Question

im stuck, help me :( (one question done, one more left)

Answer 1

"Solve the equation 4xˆ2 -4x + 7x - 7 = 2(x-1) by whichever method seems easiest. Explain why you decided to use the method you did."

Answer 2

I'm stuck on which method I should find... none come to mind.
What I did so far is simplify the equation like this:

4xˆ2 - 4x +7x - 7 = 2(x-1)
4xˆ2 + 3x - 7 = 2x - 2
4xˆ2 + x - 5 = 0

Answer 3

After that, I don't know what to do... please help

Answer 4

(don't know if I'm in the correct path either)

Answer 5

looks ok to me

Answer 6

hey you again! : )

Answer 7

is that all though...? no further simplification?

Answer 8

you could factor it or use completing the square method

Answer 9

how do i do any of those? :s

Answer 10

you know how to complete the square factoring is just about using logic

Answer 11

Factoring Looking at the standard equation

ax^2 + bx + c
4xˆ2 + x - 5
we know
a = 4
b = 1
c = -5

so first we write

(x + )(x + )

now we know that a = 4 so we have to account for that (just a guess)

(4x + )(x + )

what time what gives c = -5 but adds or subtracts together to give b = 1

Answer 12

can you solve the rest?

Answer 13

I have a rule against teaching factoring I hate doing it, there are over 9000 questions related to factoring on this site

Answer 14

"what time what gives c = -5 but adds or subtracts together to give b = 1"

nothing... the factors of -5 are -5, -1, 1, 5

Answer 15

if i multiply with any of those, i wouldn't end up getting 1 with their addition or subtraction

Answer 16

well consider that you have a 4x in the brackets

Answer 17

and think about how things multiply out


(Lx + b)(x+c) = Lx^(2) + Lx(c) + b(x) + (c)b, that Lx is going to mess with your addition, let hero cover this though he is better at this precalc stuff

Answer 18

"Solve the problem, then explain why you did what you did". Don't ya just love those kinds of questions?

Answer 19

(4x+5) (x-1) !!!!

Answer 20

Hero, definitively :p

Answer 21

Okay, so now that you've figured out the steps, what will you say to explain why you chose the method you used?

Answer 22

(4x+5) (x-1)

4x + 5 = 0
4x = -5
x = -1.25

and,

x-1 = 0
x = 1

Answer 23

well, I put, "I decided to use the method I did because I immediately recognized that I could simplify the equation and then factor it out, finding two answers."

Answer 24

Okay, I guess that's good enough :P

Answer 25

Awesome!! :D

I got another one, now that you're here, but this one is tricky..... at least for me.

"Find a radical equation of the form (square root)ax+b = x + c so that one solution is extraneous.
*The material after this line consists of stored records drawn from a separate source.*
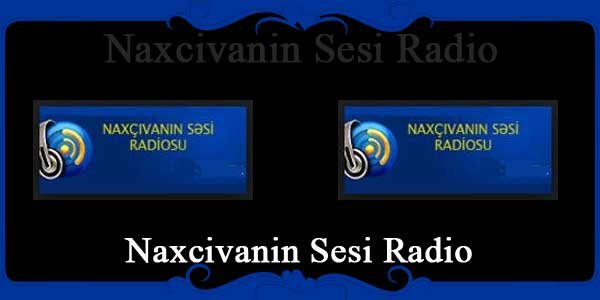 Naxcivanin Sesi Radio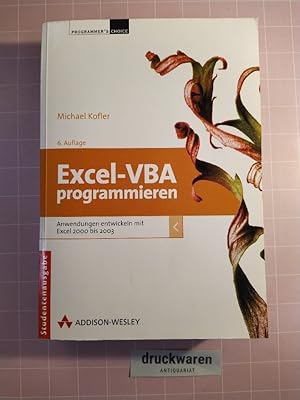 Excel-VBA programmieren. Anwendungen entwickeln mit Excel 2000 bis 2003.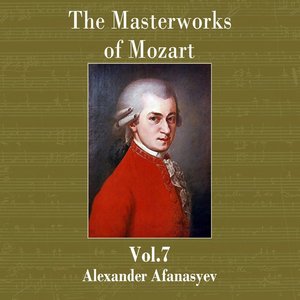 The Masterworks of Mozart, Vol. 7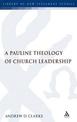 A Pauline Theology of Church Leadership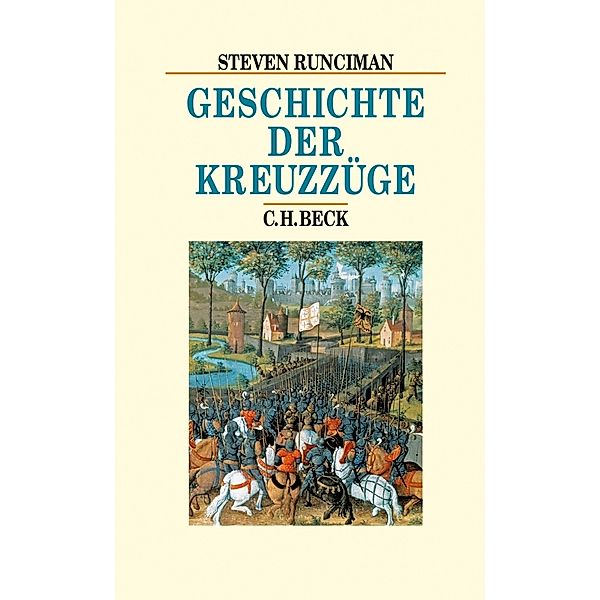Geschichte der Kreuzzüge, Steven Runciman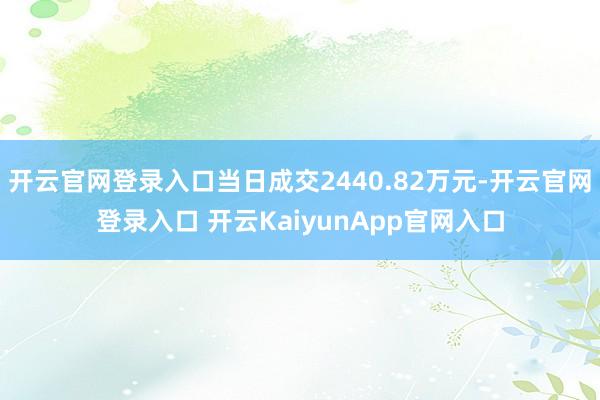 开云官网登录入口当日成交2440.82万元-开云官网登录入口 开云KaiyunApp官网入口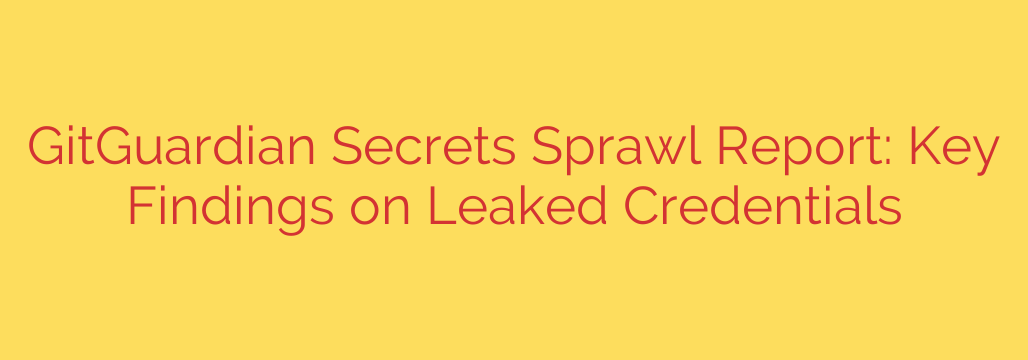 GitGuardian Secrets Sprawl Report: Key Findings on Leaked Credentials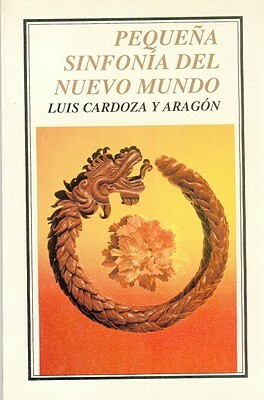 Pequena Sinfonia del Nuevo Mundo by Luis Cardoza y. Aragon, Ren' Tissot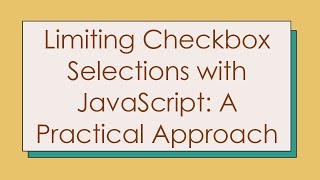 Download the video "Limiting Checkbox Selections with JavaScript: A Practical Approach"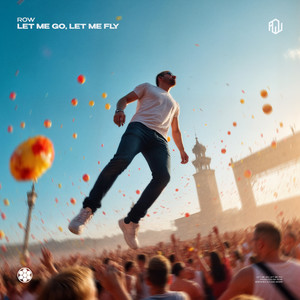 Let Me Go, Let Me Fly (Extended Mix)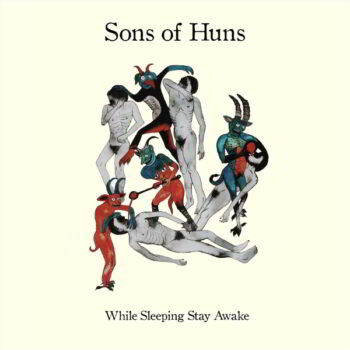 Sons Of Huns - While Sleeping Stay Awake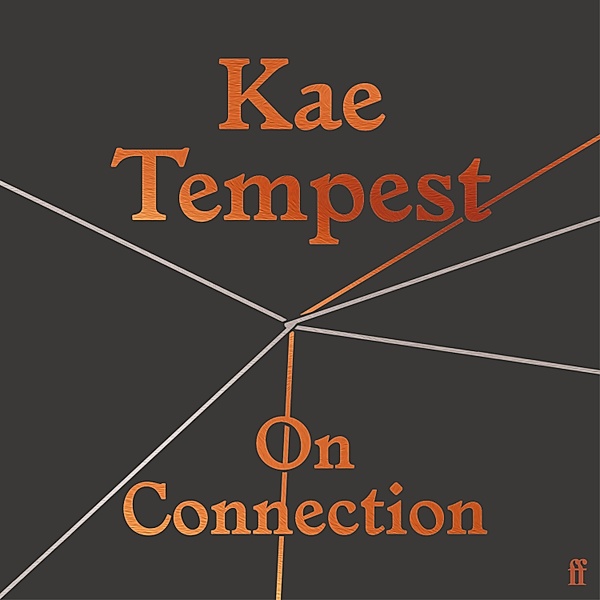 On Connection, Kae Tempest
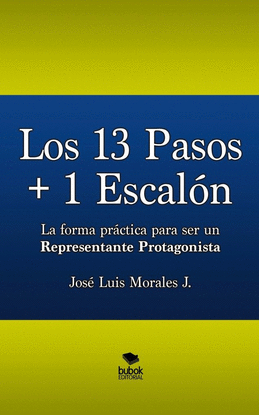 LOS 13 PASOS + 1 ESCALN. LA FORMA PRCTICA PARA SER UN REPRESENTANTE PROTAGONIS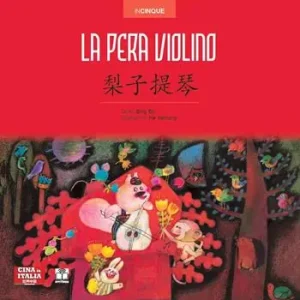 Economico La pera violino. Ediz. italiana e cinese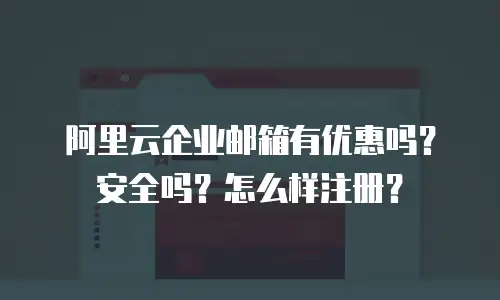 阿里云企业邮箱有优惠吗?安全吗?怎么样注册?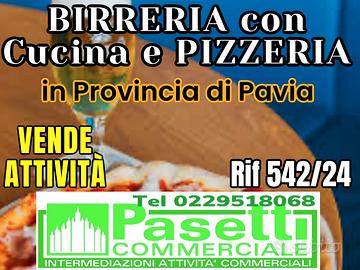 Provincia di Pavia BIRRERIA con cucina e PIZZERIA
Show the steps in solving the equation.

a) Is there a value for h that makes it possible for the equation (Square root)x+h (end square root) + 5 = o to have any real number solutions? Explain.
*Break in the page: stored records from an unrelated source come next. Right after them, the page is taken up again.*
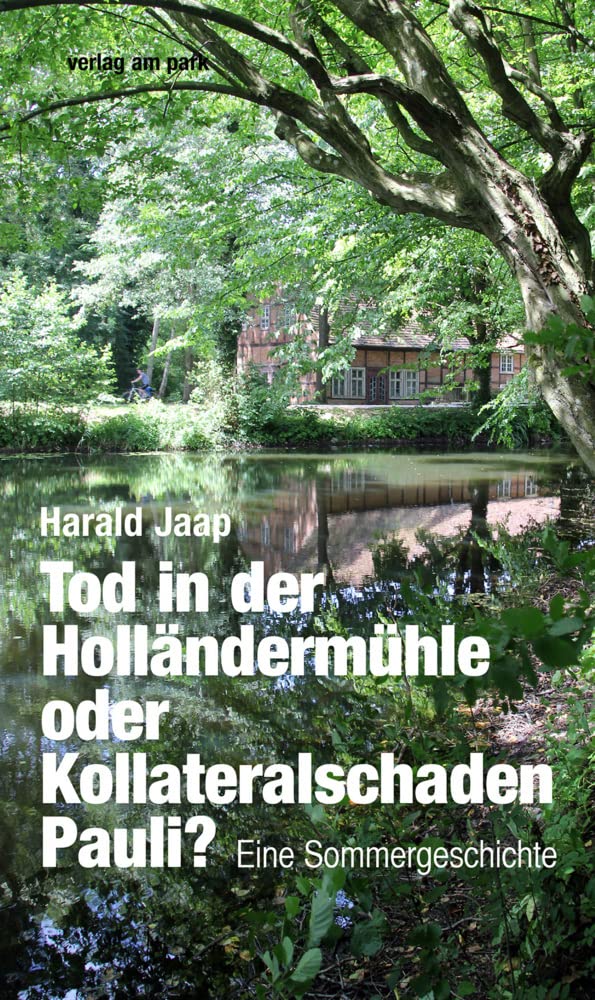 Product Image: Tod in der Holländermühle oder Kollateralschaden Pauli?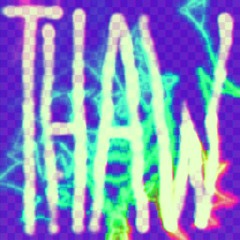 thaw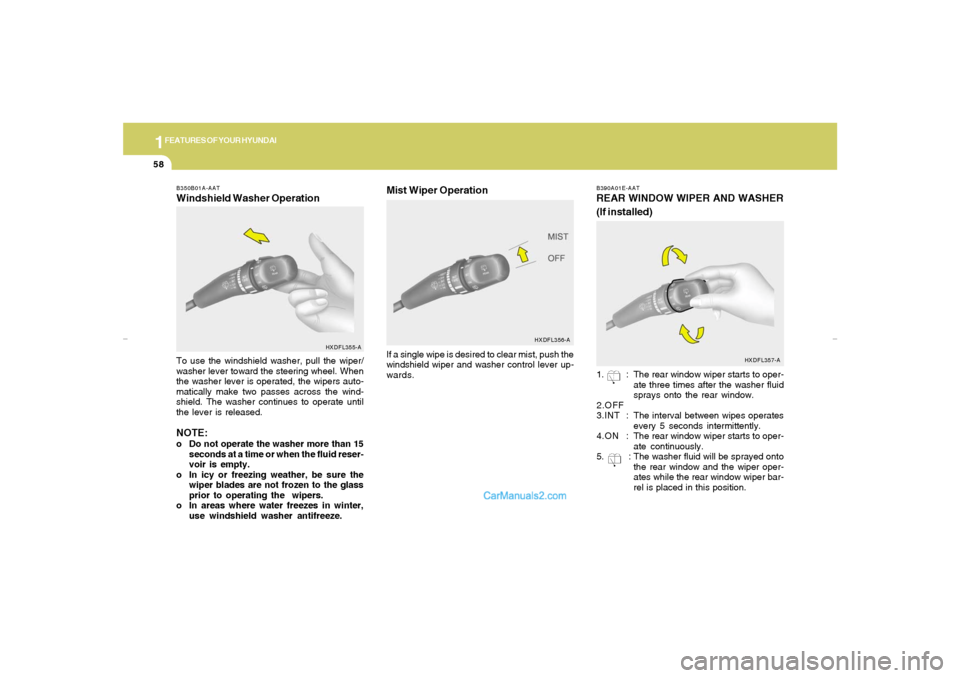 Hyundai Elantra 2005 Repair Manual 1FEATURES OF YOUR HYUNDAI58
B350B01A-AATWindshield Washer OperationTo use the windshield washer, pull the wiper/
washer lever toward the steering wheel. When
the washer lever is operated, the wipers a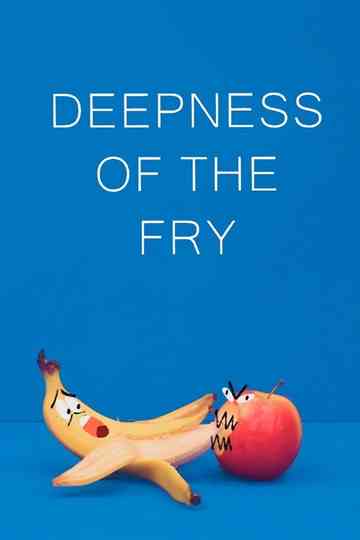 Deepness of the Fry Poster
b) Explain the relationship between the solutions to the equation (square root)x-3(end square root)-2 = 0 and the graph of the function (square root)x-3(end square root)-2 = 0."

Answer 26

In the first part it is just asking I'm pretty sure for you to find an equation where one of the solutions is real and the other is imaginary

Answer 27

remember!!! you cannot take the square root of a negative

Answer 28

i know we have covered that (i remember imaginary numbers), but i complete forgot this :\

Answer 29

well can you at least make an attempt?

Answer 30

okay lets see so first i would have to substitute the variables with numbers, and include a negative number in the square root to make it an imaginary?

Answer 31

i meant, to have an imaginary solution

Answer 32

Try

\(\large\sqrt{2x + 1} = x - 1\) and see what happens.

Answer 33

thank you! I'm so sorry I feel alseep yesterday....... :\